* **THE REQUEST**: Locate each row below that contains the string "black" and copy those rows in full. The match is case-sensitive.

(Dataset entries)
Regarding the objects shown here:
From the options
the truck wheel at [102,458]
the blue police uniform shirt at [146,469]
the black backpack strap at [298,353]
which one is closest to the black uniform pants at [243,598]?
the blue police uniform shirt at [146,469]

* **TASK ANSWER**:
the black backpack strap at [298,353]
which one is closest to the black uniform pants at [243,598]?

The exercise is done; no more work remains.